▸ **Requirements**:
Every record must appear in your copy exactly as written, with no pictures.

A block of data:
# # # #
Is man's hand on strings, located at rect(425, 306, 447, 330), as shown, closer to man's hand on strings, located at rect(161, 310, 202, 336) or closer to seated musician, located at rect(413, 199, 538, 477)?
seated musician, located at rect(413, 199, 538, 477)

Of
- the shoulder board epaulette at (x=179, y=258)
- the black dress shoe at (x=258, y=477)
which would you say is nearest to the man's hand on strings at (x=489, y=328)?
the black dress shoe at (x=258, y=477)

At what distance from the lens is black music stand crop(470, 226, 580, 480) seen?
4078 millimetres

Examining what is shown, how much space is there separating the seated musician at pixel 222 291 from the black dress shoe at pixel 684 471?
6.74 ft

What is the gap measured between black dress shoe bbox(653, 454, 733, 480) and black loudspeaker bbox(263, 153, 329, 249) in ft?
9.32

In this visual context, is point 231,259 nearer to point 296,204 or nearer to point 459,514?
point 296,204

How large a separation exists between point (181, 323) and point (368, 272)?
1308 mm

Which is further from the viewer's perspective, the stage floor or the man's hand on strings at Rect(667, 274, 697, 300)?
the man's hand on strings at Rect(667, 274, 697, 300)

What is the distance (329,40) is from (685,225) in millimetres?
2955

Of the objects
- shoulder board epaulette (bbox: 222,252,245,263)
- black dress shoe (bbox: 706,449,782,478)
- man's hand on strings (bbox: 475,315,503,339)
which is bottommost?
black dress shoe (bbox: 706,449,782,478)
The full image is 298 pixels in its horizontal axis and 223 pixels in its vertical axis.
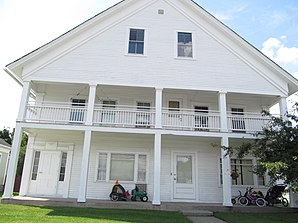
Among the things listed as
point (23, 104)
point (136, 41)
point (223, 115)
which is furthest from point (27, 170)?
point (223, 115)

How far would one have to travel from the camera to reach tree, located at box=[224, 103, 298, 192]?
896 centimetres

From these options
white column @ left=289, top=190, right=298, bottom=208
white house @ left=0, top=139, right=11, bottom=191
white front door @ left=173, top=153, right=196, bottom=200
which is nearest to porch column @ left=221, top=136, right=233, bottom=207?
white front door @ left=173, top=153, right=196, bottom=200

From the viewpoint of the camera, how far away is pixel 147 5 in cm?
1365

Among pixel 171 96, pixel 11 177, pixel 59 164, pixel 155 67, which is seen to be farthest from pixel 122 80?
pixel 11 177

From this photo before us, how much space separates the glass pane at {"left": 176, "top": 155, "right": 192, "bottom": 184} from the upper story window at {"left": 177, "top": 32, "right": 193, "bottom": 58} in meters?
5.20

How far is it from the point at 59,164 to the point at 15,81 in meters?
4.81

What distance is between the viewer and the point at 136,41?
13172mm

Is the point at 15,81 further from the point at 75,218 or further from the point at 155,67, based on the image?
the point at 75,218

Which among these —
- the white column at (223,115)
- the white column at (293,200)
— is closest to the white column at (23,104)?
the white column at (223,115)

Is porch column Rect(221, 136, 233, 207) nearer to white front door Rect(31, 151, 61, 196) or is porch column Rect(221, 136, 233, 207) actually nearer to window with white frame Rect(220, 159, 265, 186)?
window with white frame Rect(220, 159, 265, 186)

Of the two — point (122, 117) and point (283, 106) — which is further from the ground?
point (283, 106)

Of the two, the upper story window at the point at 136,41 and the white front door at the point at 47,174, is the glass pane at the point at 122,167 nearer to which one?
the white front door at the point at 47,174

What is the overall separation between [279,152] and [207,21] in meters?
7.44

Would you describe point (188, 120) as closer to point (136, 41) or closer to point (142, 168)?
point (142, 168)
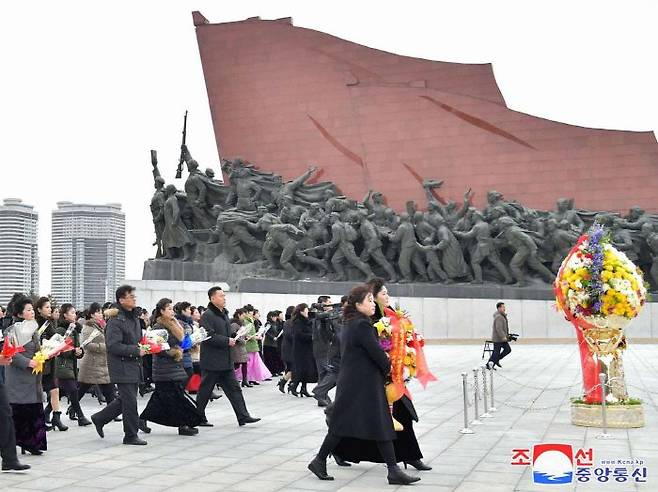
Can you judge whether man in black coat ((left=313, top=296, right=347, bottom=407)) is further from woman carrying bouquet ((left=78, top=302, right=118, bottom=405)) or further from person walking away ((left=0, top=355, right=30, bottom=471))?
person walking away ((left=0, top=355, right=30, bottom=471))

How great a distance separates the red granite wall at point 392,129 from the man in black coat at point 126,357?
15187 mm

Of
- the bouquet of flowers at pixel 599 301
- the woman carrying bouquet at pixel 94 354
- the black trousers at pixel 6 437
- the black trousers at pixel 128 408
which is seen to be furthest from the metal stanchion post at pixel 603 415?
the woman carrying bouquet at pixel 94 354

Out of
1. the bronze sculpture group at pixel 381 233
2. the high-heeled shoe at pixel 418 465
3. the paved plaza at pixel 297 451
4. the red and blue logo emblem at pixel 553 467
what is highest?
the bronze sculpture group at pixel 381 233

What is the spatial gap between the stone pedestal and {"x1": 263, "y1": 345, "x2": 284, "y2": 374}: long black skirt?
19.7ft

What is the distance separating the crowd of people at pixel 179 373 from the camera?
# # # #
▸ **Solution for this task**:
Is man's hand on strings, located at rect(425, 306, 447, 330), as shown, closer to man's hand on strings, located at rect(161, 310, 202, 336) or closer to seated musician, located at rect(413, 199, 538, 477)?
seated musician, located at rect(413, 199, 538, 477)

Of
- the shoulder board epaulette at (x=179, y=258)
- the black dress shoe at (x=258, y=477)
which would you say is nearest to the man's hand on strings at (x=489, y=328)?
the black dress shoe at (x=258, y=477)

At what distance from the lens is black music stand crop(470, 226, 580, 480) seen?
4078 millimetres

Examining what is shown, how much space is there separating the seated musician at pixel 222 291 from the black dress shoe at pixel 684 471?
6.74 ft

What is the gap measured between black dress shoe bbox(653, 454, 733, 480) and black loudspeaker bbox(263, 153, 329, 249) in ft?
9.32

In this visual context, is point 231,259 nearer to point 296,204 or nearer to point 459,514?
point 296,204

How large a separation exists between point (181, 323) and point (368, 272)?
1308 mm

Which is further from the viewer's perspective, the stage floor or the man's hand on strings at Rect(667, 274, 697, 300)?
the man's hand on strings at Rect(667, 274, 697, 300)

What is the distance (329,40) is from (685,225) in millimetres?
2955

Of the objects
- shoulder board epaulette (bbox: 222,252,245,263)
- black dress shoe (bbox: 706,449,782,478)
- man's hand on strings (bbox: 475,315,503,339)
which is bottommost?
black dress shoe (bbox: 706,449,782,478)
The full image is 298 pixels in its horizontal axis and 223 pixels in its vertical axis.
Among the things listed as
point (23, 104)
point (136, 41)
point (223, 115)
which is furthest from point (27, 170)?
point (223, 115)

How far would one have to travel from the camera to reach tree, located at box=[224, 103, 298, 192]?
896 centimetres

From these options
white column @ left=289, top=190, right=298, bottom=208
white house @ left=0, top=139, right=11, bottom=191
white front door @ left=173, top=153, right=196, bottom=200
which is nearest to porch column @ left=221, top=136, right=233, bottom=207?
white front door @ left=173, top=153, right=196, bottom=200

From the viewpoint of the camera, how far away is pixel 147 5 in cm?
1365

Among pixel 171 96, pixel 11 177, pixel 59 164, pixel 155 67, which is seen to be farthest from pixel 122 80?
pixel 11 177

From this photo before us, how much space separates the glass pane at {"left": 176, "top": 155, "right": 192, "bottom": 184} from the upper story window at {"left": 177, "top": 32, "right": 193, "bottom": 58} in meters?
5.20

How far is it from the point at 59,164 to the point at 15,81 in meters?
4.81

What distance is between the viewer and the point at 136,41?
13172mm

Is the point at 15,81 further from the point at 75,218 or further from the point at 155,67, based on the image?
the point at 75,218

Which among these —
- the white column at (223,115)
- the white column at (293,200)
— is closest to the white column at (23,104)?
the white column at (223,115)

Is porch column Rect(221, 136, 233, 207) nearer to white front door Rect(31, 151, 61, 196) or is porch column Rect(221, 136, 233, 207) actually nearer to window with white frame Rect(220, 159, 265, 186)?
window with white frame Rect(220, 159, 265, 186)

Of the two — point (122, 117) and point (283, 106) — which is further from the ground?
point (283, 106)

Of the two, the upper story window at the point at 136,41 and the white front door at the point at 47,174, is the glass pane at the point at 122,167 nearer to which one?
the white front door at the point at 47,174

What is the overall separation between [279,152] and [207,21] in meters?
7.44

Would you describe point (188, 120) as closer to point (136, 41) or closer to point (142, 168)?
point (142, 168)
Can you judge whether man in black coat ((left=313, top=296, right=347, bottom=407)) is further from woman carrying bouquet ((left=78, top=302, right=118, bottom=405)) or further from person walking away ((left=0, top=355, right=30, bottom=471))?
person walking away ((left=0, top=355, right=30, bottom=471))

How great a distance separates the red granite wall at point 392,129 from the man in black coat at point 126,357?
15187 mm

Of
- the bouquet of flowers at pixel 599 301
- the woman carrying bouquet at pixel 94 354
- the black trousers at pixel 6 437
- the black trousers at pixel 128 408
which is seen to be furthest from the metal stanchion post at pixel 603 415?
the woman carrying bouquet at pixel 94 354

Out of
1. the bronze sculpture group at pixel 381 233
2. the high-heeled shoe at pixel 418 465
3. the paved plaza at pixel 297 451
4. the red and blue logo emblem at pixel 553 467
what is highest?
the bronze sculpture group at pixel 381 233

What is the spatial gap between the stone pedestal and {"x1": 263, "y1": 345, "x2": 284, "y2": 374}: long black skirt?
19.7ft

What is the distance separating the crowd of people at pixel 179 373 from the camera?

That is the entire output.